Accounting based on the double-entry bookkeeping model has been around since 1494, when Henry VII was King of England, Columbus had just returned to Spain with news of the New World, and Niccolo Machiavelli was 25 years old. Its basic structure has changed little in the intervening 520 years, so I kind of get a kick out of contemplating what Cameron of the McGaughy Clan in 1494 would have received back from his tribe of contributing scribes for ProjectManagement.scroll had he sent them notices asking for their takes on the future of management science back then. “Are’st thou kidding?” I would have quilled. “Once one knowest the wisdom of the balance sheet and profit-and-loss statement, no other business knowledge will be requiredst! Ever!”
I think the two major aspects of the future of the management sciences rest on the following assertions: the technology will advance, but human nature will remain the same.
Most investment houses hire a team (if not an army) of data-savvy analysts (“quants”) who pour over vast amounts of information, repeatedly testing the limits of the accuracy of the saw “correlation is not causation.” Should they find an apparent link, like, say, jellyfish biology to human life expectancy, they will exploit it to its limits for as long as the link is perceived as valid. Like I said, the technology will advance, but human nature will remain the same.

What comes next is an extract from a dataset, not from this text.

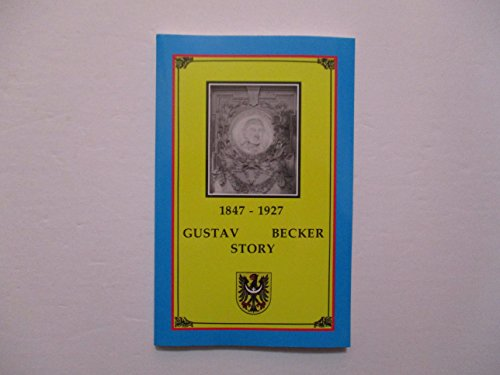 9780963166975: Gustav Becker Story, 1847-1926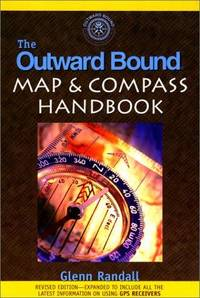 THE OUTWARD BOUND MAP & COMPASS HANDBOOK : Revised & Expanded Edition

It’s why Shakespeare’s works live on as masterpieces while the medical writings of his time – calling for bloodletting and leech-applying – are now considered an embarrassment to the profession.

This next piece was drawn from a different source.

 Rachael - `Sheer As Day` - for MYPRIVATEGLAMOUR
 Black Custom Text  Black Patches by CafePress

As for my predictions, I do believe that, eventually, the overextension of the data streams emanating from the general ledger and current risk management theory will be recognized; the GL we will have with us forever (or at least as long as governments need tax revenue, which is the same thing), but the risk managers are vulnerable to having the efficacy of their techniques challenged. Nassim Taleb, in his best-selling book The Black Swan, the Impact of the Highly Improbable (Random House, 2007) makes the case against overuse of Gaussian Curves in business analysis so strongly that I’m surprised that risk management hasn’t seen a significant epistemological retreat since its publishing.
But, until such a correction in the widely-accepted management sciences occurs, it remains a safe prediction that this blog will continue to poke fun at our friends, the accountants and risk managers!
When Emmitt “Doc” Brown utters this line in Back to the Future III, he’s in a saloon in the old (American) west, circa 1885, talking to patrons who listen to his (correct) descriptions of the future with derision. Brown’s descriptions strike them as absurd.
And why wouldn’t they? In 1885:
· The pathogen theory of disease transmission was just becoming widely known.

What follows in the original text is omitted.